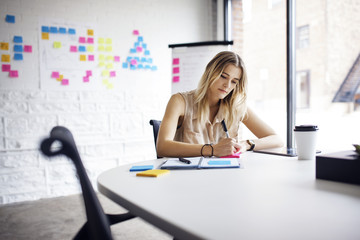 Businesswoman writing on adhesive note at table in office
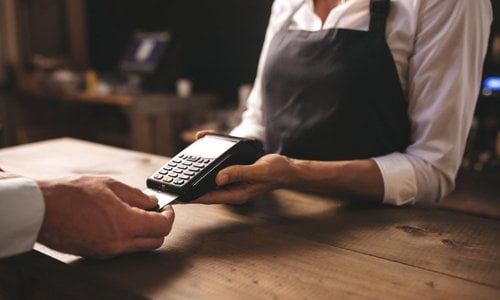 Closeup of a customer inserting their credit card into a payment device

---

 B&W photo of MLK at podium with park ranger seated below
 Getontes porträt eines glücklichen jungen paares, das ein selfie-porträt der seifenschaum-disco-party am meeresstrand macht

● **Your instructions**: Where the listing above has a line with "B&W photo of", start there, and output every line exactly through the line with "Getontes porträt eines", which is also included.

● **Result of the exercise**:
 B&W photo of MLK at podium with park ranger seated below
 Getontes porträt eines glücklichen jungen paares, das ein selfie-porträt der seifenschaum-disco-party am meeresstrand macht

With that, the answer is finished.